# pro heat titanium heaters



## nitrofish (Jan 14, 2003)

im really sick of the unaccurate visa therm heaters, I have one in my 90 gallon thats 300 watts and its turned all the way up and still it wont raise the tempature to 82 degrees. this is the 3rd one in a row to not work right.it just keeps turning off and on.

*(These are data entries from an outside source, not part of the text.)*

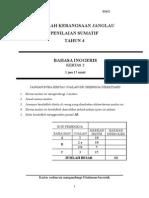 englishlanguage-year4paperii-140518112121-phpapp02.doc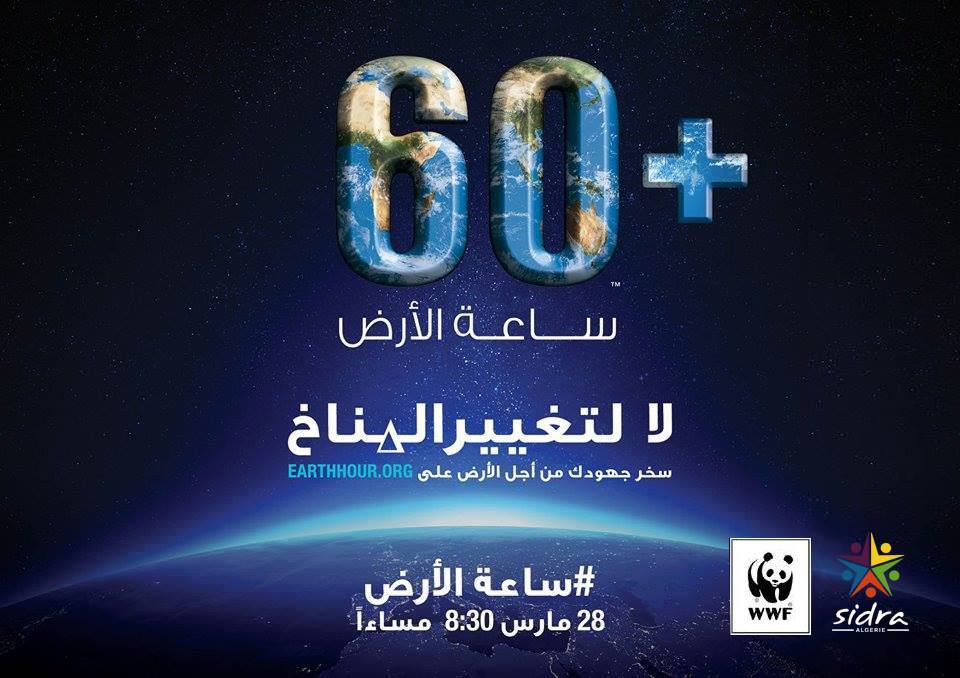 Earth Hour Algeria - Opportunities - Our Actions - Tunza Eco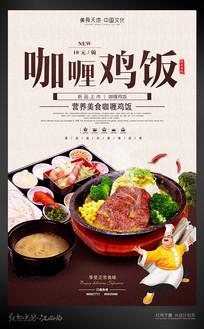 咖喱鸡饭美食海报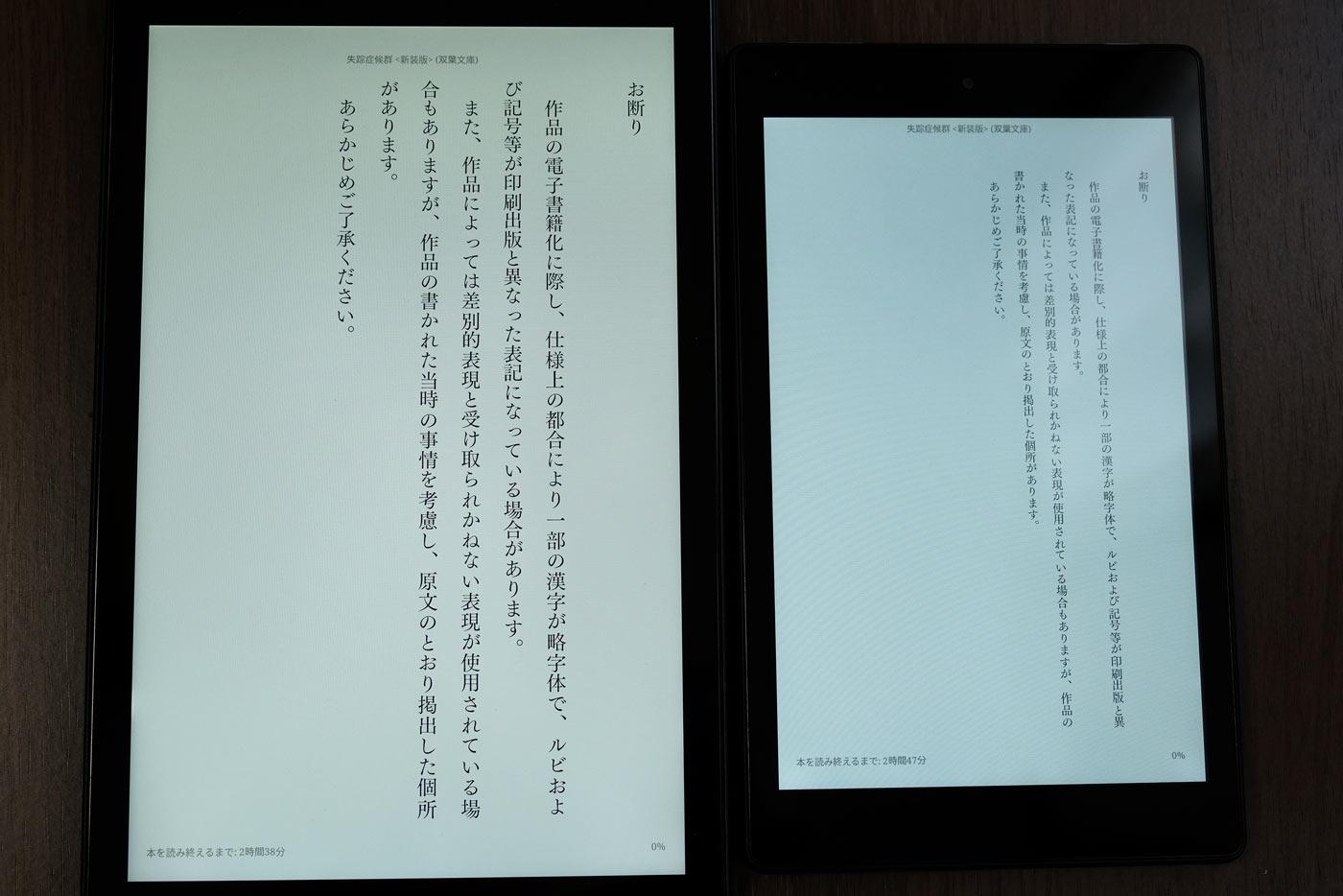 Fire HD 10 vs Fire HD 8 Kindle画面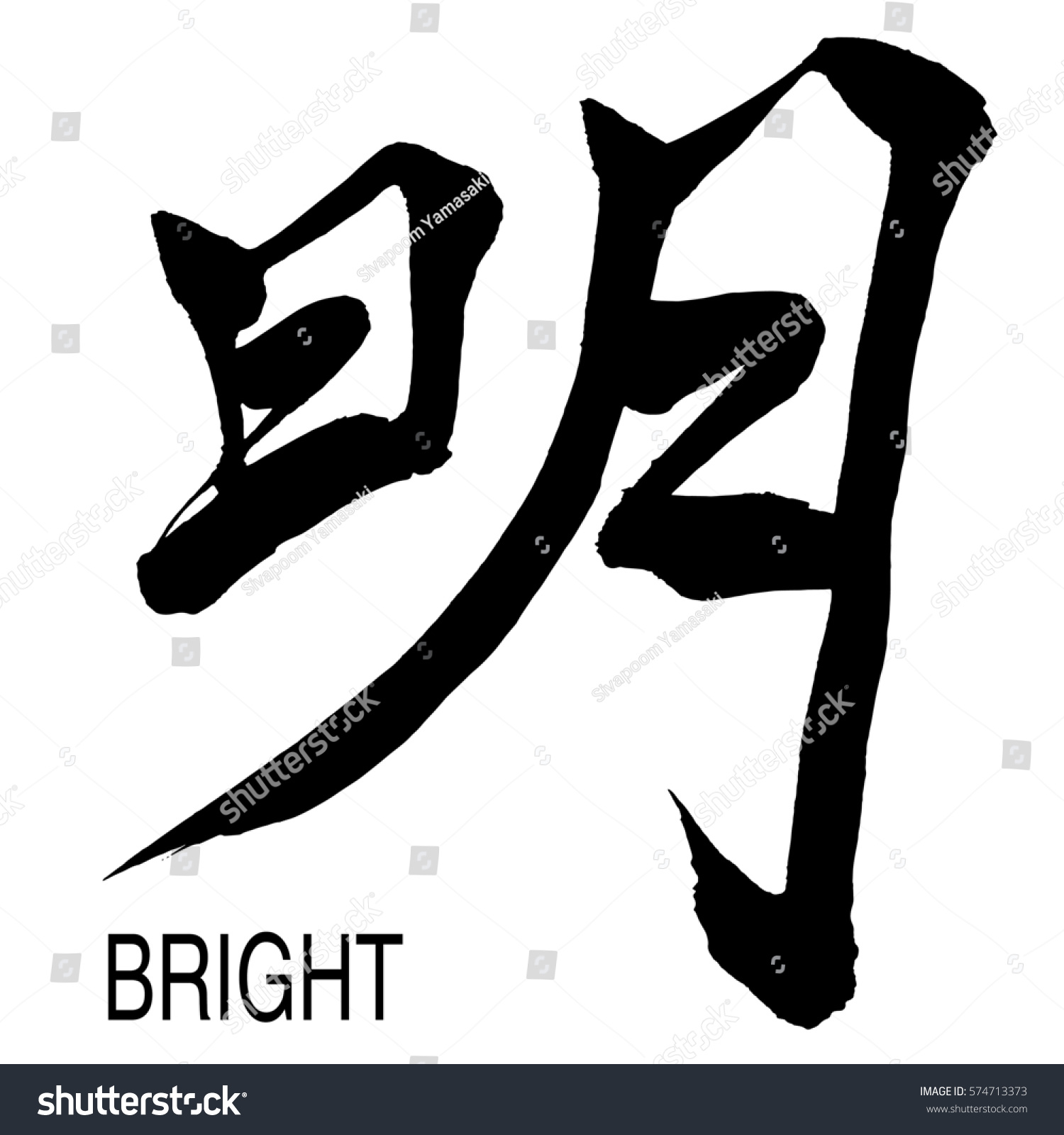 Hand Written Kanji Chinese Japanese Character Bright Clear Sparkle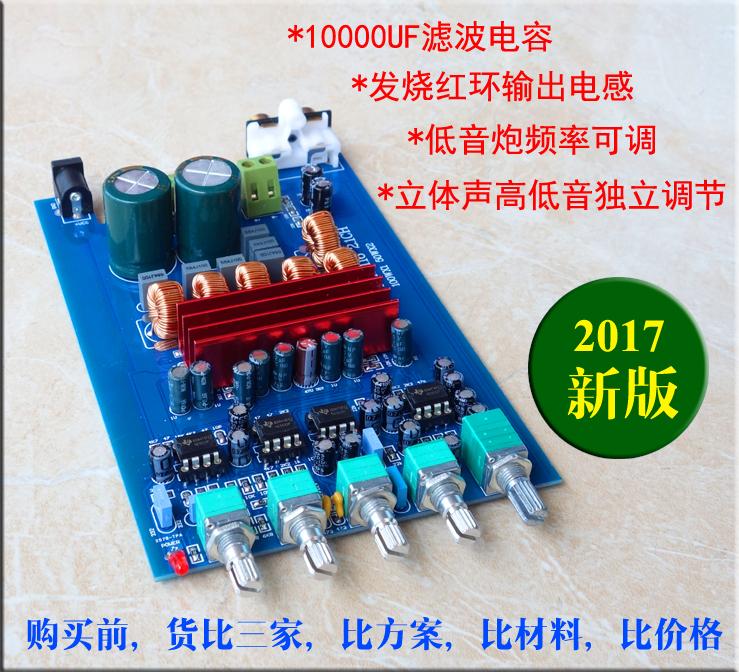 16 35] Qingfeng DP1 TPA3116D2 2 1 Digital Amplifier Board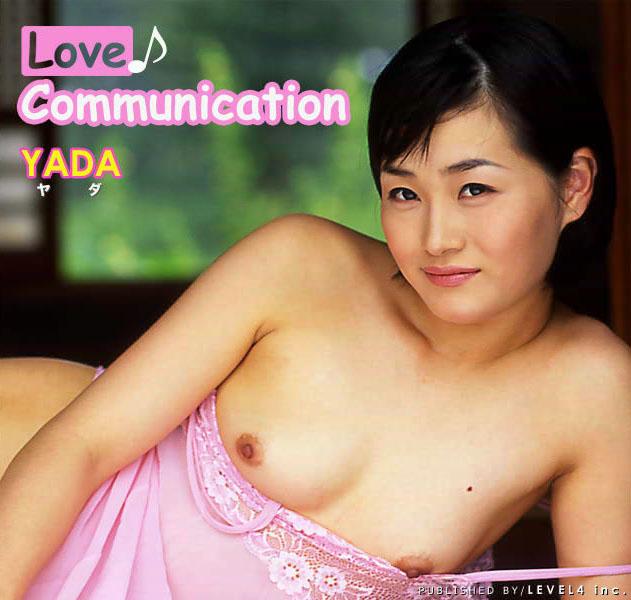 ヤダ デジタル写真集「Love Communication」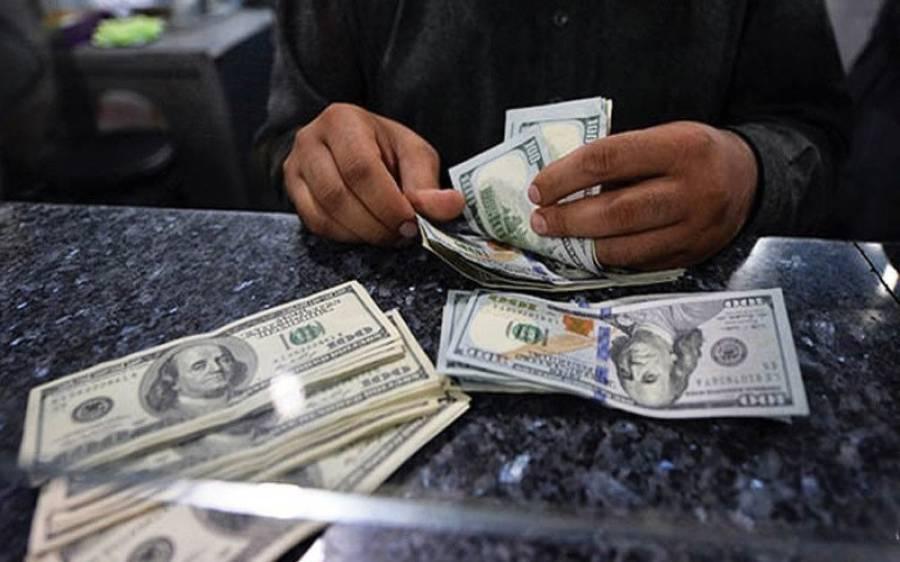 ڈالر 25 پیسے سستا لیکن سعودی ریال کی قیمت کتنی کم ہوگئی؟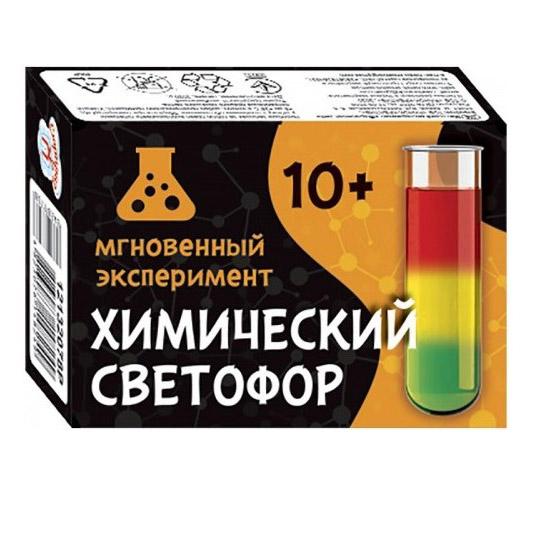 12132075Р Научная игра - Химический светофор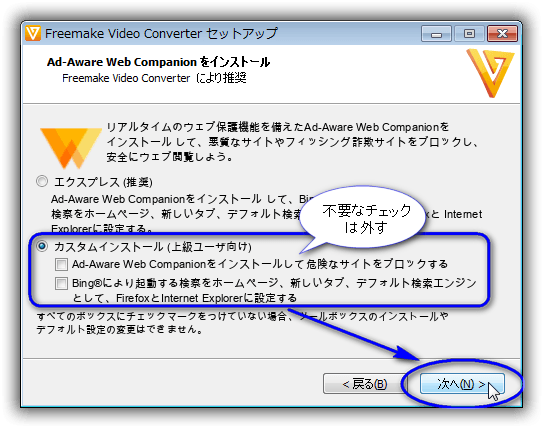 Freemake Video Converter のインストール - Ad-Aware Web Companion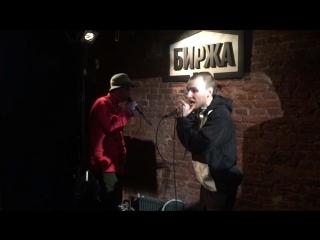 SH Kera & Гио Пика - Чёрные Розы. 31.03.17 Биржа Бар
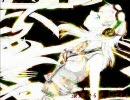 【GUMI】 月の羅針盤 【オリジナル!】
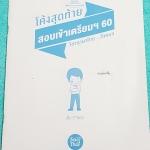 ►สอบเข้าเตรียมอุดม◄ TU 7815 พี่หมุยเอ็นคอนเสป โค้งสุดท้าย สอบเข้าเตรียม ปี 60 วิชาภาษาไทย สังคม มีจดเฉลยครบทุกข้อทั้ง 2 วิชา หนังสือมีขนาด 18.3*25.7*0.4 ซม.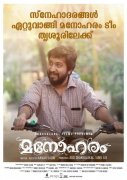 Vineeth Sreenivasan Manoharam Movie 345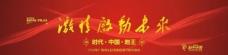 企业公司春节晚会舞台背景图片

so im thinking about getting a pro heat titanium heater. are these any good, has anyone used one?


----------



## thePACK (Jan 3, 2003)

yeah there are very good.i was going to get one but they were on the expensive side.instead i went with a ebo-jager(thick glass so hard to break).also does the job and not that expensive.


----------



## MPower (Jan 29, 2003)

I use 2 them on my 220g and they work awesome. I got them off ebay for $24 each.


----------



## thePACK (Jan 3, 2003)

24 dang it you got a good deal


----------



## Sir Nathan XXI (Jan 29, 2003)

they are the best on the market, I use them on all of my tanks, I like the new lcd models best, it shows tank temp on it


----------



## nitrofish (Jan 14, 2003)

they sell tons on ebay cheap, new in box, and even online they cost close to 26 dollars. little more for the digital ones

drsfostersmith.com


----------



## Sir Nathan XXI (Jan 29, 2003)

they sell Won Bros on ebay? I have never seen them on there, Ill go look


----------